Diatom is a team of experts in distributed and cloud-based computing, database/ETL application architectures, software development best practices, artificial intelligence / machine learning, bioinformatics, and electronic medical record (EMR) data processing. We are based in Boston, Massachusetts.


Healthcare Informatics and Big Data
Diatom personnel transformed the electronic medical record processing of a major healthcare analytics company from a traditional, batch-oriented Oracle data factory to a scalable distributed-computing approach that leveraged Scala and Apache Spark on Hadoop. This platform handles the integration and analysis of over 90 million patient medical records in “near-real-time”. Diatom also planned and executed a training initiative on Scala Functional Programming and Spark for dozens of Java developers, SQL developers, analysts, and clinical informaticians, fundamentally changing the way the organization works with data.

Rethinking the way the CDC collects disease notifications from the states
A core mission of our nation's Centers for Disease Control and Prevention (CDC) is to intake data from state health departments to monitor cases of dozens of different diseases from Chicken Pox to Tuberculosis. The collection of this data helps CDC epidemiologists analyze trends, and better understand the state of health throughout the country. In a year long engagement, Diatom partnered with CDC epidemiologists and several high-profile consulting agencies to prototype and deploy a new NEDSS messaging system. The resulting system was less expensive to maintain, easier to query, and more performant.

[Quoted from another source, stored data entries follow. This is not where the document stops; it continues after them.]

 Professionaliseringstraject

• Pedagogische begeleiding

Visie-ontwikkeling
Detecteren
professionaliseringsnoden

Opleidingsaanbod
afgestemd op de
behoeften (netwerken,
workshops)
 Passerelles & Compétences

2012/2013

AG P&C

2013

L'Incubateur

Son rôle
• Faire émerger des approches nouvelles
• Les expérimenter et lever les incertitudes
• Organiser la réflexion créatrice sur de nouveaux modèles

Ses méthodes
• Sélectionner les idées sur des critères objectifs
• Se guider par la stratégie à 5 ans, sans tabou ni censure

Improving the functional annotation of newly-discovered bacterial genes
COMBREX (COMputational BRidges to EXperiments, http://combrex.bu.edu) is an NIH-funded initiative bringing together computational and experimental biologists with the goal of greatly improving our overall understanding of microbial protein function. Diatom collaborated with Boston University researchers to develop COMBREX components for user-management and other system tools.

Helping a life-sciences company optimize its platform for next-generation sequencing
A leader in next-generation sequencing technologies hired Diatom to work with their in-house informatics team to develop a multiplex PCR primer design pipeline critical to their technology's sample preparation protocol. Diatom leveraged Amazon EC2 cloud computing resources and our expertise in multi-objective optimization to help their informatics staff clarify some of the assay design tradeoffs involved.

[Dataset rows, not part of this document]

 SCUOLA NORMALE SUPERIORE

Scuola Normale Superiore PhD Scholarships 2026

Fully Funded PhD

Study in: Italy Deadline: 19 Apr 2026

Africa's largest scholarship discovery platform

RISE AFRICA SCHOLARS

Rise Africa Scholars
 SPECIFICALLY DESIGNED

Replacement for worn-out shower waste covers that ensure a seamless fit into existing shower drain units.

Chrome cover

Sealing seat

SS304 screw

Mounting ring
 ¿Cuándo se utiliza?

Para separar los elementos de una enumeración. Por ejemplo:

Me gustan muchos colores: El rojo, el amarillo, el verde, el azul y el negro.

Helping to identify the right BI solution for your business
Diatom personnel conducted a thorough review of Business Intelligence solutions for a leading robotics company, helping them select the correct solution for their needs.

Pioneering the analysis of biological pathways
Diatom worked with a major pharmaceutical company to create a web-based tool for genomic data integration and biological pathway analysis. This effort resulted in a massive knowledge network that documented connections between genes, proteins, functional annotations, diseases, biological pathways, compounds, bioassays, and clinical trials.